Recast the items as a Markdown table with the columns Row and Line, skipping blank lines. Begin at the line that has "From the camera, what" and stop after the line that has "5.97 meters".
>> START The data
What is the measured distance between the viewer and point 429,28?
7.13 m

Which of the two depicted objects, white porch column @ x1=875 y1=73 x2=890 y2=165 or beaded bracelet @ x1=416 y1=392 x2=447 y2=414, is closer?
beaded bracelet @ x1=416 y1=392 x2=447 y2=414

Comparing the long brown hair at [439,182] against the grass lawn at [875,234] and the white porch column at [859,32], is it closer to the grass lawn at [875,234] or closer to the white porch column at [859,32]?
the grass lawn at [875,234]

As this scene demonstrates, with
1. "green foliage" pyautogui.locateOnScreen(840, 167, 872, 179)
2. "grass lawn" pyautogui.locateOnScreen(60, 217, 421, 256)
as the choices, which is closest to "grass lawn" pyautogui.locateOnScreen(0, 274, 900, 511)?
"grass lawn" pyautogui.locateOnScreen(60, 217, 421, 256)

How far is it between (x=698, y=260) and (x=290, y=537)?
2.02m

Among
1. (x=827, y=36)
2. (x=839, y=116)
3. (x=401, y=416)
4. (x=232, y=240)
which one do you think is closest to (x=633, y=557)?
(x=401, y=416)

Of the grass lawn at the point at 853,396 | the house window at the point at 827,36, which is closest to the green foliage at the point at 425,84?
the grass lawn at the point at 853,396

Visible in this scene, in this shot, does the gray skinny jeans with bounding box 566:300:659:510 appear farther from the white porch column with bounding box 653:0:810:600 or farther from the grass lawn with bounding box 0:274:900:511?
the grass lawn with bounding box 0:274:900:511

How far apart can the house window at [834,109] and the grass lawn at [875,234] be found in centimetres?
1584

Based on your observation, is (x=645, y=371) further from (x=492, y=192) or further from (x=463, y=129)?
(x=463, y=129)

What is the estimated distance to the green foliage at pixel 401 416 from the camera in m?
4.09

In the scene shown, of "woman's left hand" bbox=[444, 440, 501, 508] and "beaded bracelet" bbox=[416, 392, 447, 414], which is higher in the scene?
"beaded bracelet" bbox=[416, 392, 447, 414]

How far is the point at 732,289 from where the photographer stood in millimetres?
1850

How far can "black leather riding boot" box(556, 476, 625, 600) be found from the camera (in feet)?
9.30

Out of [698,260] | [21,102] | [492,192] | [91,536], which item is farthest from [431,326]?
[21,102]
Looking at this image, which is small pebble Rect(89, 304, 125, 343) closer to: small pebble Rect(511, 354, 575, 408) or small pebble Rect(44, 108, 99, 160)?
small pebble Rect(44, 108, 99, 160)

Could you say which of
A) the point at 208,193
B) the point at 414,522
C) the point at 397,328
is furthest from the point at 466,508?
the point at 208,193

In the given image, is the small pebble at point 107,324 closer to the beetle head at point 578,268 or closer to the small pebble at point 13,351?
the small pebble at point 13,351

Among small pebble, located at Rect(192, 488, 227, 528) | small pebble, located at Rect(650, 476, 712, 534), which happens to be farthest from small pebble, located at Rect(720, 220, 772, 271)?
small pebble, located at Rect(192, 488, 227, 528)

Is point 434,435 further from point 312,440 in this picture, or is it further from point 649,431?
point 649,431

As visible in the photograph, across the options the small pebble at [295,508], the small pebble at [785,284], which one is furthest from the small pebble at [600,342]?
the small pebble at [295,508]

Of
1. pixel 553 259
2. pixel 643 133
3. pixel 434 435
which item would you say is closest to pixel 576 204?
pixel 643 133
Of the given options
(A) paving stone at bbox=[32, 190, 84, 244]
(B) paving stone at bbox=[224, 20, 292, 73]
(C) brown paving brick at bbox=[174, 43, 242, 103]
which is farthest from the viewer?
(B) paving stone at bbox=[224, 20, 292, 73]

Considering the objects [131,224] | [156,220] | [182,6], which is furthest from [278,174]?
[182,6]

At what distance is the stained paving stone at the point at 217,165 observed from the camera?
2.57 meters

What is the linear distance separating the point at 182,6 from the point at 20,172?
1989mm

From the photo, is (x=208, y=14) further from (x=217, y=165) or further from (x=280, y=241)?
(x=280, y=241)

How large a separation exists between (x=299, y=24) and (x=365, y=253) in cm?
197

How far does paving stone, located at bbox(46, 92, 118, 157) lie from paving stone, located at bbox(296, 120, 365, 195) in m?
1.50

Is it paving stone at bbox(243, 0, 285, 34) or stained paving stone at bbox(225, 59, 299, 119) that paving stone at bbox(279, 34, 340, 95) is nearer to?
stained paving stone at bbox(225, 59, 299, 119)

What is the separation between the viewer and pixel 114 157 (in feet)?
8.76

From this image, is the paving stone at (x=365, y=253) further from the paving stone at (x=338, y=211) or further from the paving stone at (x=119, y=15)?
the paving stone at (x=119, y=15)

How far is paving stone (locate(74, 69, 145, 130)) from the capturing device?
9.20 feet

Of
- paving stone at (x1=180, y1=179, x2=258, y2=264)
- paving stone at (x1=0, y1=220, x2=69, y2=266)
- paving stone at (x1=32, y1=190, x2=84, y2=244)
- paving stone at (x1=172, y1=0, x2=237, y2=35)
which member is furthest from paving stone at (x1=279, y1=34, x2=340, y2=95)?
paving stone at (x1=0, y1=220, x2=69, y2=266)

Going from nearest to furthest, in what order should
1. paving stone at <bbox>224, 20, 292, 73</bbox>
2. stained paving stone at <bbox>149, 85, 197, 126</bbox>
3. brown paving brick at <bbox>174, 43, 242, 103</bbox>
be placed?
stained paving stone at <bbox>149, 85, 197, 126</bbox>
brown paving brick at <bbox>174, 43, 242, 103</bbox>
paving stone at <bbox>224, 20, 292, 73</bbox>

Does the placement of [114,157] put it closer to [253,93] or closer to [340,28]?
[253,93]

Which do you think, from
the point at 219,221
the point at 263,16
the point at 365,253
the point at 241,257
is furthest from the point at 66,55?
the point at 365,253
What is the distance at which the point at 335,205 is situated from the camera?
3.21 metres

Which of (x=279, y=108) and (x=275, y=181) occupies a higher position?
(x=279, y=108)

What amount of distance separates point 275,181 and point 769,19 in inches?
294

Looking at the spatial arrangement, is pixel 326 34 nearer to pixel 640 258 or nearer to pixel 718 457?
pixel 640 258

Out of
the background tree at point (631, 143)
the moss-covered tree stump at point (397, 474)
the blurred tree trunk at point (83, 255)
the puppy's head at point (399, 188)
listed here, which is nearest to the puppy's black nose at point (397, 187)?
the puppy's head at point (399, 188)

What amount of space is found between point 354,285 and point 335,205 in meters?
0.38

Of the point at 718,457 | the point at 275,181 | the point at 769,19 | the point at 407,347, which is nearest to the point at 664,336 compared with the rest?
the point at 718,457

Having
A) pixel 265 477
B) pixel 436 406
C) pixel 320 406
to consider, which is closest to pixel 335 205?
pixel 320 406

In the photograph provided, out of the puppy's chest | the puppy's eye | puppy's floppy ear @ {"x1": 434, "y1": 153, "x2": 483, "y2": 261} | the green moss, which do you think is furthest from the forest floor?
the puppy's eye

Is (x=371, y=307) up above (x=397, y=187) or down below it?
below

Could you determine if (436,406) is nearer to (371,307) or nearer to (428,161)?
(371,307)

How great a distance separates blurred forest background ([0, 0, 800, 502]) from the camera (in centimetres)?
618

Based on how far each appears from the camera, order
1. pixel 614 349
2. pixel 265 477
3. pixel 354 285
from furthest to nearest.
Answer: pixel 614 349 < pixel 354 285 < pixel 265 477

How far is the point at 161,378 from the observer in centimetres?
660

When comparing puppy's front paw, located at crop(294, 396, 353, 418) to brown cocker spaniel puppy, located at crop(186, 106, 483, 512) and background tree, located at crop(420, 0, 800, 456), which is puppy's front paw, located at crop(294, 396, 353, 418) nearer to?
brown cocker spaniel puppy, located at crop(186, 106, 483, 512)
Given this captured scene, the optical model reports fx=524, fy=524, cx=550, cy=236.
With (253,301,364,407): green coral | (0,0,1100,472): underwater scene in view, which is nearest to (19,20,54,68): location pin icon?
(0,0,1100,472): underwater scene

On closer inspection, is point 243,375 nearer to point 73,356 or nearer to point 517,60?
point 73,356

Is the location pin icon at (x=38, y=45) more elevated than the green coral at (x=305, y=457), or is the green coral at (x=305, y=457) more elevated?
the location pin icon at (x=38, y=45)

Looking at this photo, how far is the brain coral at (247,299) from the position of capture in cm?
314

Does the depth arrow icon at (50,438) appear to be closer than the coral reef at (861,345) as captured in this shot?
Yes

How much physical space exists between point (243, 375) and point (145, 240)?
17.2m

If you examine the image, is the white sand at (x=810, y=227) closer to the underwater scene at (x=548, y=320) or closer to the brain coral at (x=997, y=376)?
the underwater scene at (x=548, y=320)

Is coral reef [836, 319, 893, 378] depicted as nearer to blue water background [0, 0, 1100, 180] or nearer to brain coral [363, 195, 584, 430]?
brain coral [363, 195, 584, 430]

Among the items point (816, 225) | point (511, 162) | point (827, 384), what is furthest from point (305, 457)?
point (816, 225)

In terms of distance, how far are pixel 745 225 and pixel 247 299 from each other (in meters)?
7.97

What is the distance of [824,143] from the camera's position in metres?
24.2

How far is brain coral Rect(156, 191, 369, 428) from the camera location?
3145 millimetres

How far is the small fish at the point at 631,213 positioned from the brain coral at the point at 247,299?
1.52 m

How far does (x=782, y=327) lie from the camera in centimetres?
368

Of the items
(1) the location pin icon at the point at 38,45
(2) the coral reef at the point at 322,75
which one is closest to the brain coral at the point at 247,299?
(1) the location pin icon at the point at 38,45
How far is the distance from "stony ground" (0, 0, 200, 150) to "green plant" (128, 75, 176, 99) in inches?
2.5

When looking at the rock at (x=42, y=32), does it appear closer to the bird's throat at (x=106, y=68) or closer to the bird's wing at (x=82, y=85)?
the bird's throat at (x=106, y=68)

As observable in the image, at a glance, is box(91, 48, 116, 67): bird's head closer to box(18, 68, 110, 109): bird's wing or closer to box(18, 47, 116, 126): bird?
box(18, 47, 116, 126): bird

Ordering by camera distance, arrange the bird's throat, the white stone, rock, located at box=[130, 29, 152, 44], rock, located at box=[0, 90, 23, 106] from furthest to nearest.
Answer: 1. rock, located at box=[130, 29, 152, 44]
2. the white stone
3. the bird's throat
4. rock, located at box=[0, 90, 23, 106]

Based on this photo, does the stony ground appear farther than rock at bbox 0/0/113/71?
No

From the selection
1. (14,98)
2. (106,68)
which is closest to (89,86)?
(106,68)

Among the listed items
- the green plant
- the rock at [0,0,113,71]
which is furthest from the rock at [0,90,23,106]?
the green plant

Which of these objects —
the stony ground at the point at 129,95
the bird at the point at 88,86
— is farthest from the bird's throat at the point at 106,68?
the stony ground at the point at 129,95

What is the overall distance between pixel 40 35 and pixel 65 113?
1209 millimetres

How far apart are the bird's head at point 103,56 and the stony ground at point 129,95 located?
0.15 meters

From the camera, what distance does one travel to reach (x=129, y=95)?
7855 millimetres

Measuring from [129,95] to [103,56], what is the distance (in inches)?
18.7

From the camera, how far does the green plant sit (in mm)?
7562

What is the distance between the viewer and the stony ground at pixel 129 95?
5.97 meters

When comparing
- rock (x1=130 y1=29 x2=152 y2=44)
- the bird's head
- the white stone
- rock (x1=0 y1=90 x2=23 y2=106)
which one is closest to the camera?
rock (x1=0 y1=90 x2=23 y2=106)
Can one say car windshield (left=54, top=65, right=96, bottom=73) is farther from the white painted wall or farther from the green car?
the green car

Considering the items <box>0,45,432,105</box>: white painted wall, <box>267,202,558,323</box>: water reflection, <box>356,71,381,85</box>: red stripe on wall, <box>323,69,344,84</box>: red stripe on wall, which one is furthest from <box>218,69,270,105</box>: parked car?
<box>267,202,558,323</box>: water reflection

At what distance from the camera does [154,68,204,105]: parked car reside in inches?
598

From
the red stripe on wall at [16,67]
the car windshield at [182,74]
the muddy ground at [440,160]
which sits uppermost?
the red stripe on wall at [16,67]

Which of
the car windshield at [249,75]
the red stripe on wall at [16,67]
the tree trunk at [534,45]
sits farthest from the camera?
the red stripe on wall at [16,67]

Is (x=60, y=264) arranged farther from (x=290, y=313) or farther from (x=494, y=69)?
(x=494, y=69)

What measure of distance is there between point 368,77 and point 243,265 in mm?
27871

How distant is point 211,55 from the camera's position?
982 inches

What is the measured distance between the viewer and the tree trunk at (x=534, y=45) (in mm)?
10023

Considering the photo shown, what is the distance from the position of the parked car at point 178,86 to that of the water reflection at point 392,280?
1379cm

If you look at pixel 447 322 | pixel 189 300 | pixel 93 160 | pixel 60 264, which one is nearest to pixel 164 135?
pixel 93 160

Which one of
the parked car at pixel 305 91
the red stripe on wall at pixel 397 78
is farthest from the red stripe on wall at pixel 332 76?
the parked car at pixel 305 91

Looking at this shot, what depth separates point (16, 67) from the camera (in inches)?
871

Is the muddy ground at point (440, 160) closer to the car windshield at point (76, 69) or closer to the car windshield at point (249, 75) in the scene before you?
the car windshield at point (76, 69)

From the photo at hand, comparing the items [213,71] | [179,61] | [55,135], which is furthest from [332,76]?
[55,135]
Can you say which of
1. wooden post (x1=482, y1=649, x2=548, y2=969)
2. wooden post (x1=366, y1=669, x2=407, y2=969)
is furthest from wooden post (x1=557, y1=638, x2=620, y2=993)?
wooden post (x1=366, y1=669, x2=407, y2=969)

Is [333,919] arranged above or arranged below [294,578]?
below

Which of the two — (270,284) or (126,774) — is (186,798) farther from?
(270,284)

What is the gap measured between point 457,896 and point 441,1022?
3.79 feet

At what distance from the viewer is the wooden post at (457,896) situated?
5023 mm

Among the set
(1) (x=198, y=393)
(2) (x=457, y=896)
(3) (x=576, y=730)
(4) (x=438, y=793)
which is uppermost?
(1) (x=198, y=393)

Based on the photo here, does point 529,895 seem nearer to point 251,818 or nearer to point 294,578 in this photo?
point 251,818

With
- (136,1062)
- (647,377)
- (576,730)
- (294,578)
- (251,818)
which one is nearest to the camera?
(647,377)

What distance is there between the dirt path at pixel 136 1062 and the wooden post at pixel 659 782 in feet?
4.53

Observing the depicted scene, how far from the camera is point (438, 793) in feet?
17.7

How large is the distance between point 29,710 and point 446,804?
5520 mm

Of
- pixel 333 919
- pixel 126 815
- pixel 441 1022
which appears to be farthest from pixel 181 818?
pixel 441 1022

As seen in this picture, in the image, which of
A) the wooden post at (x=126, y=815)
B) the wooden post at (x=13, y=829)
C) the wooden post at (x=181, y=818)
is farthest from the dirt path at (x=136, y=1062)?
>> END The data
● Answer for this exercise:
| Row | Line |
|---|---|
| 1 | From the camera, what distance does one travel to reach (x=129, y=95)? |
| 2 | 7855 millimetres |
| 3 | Measuring from [129,95] to [103,56], what is the distance (in inches)? |
| 4 | 18.7 |
| 5 | From the camera, how far does the green plant sit (in mm)? |
| 6 | 7562 |
| 7 | What is the distance between the viewer and the stony ground at pixel 129 95? |
| 8 | 5.97 meters |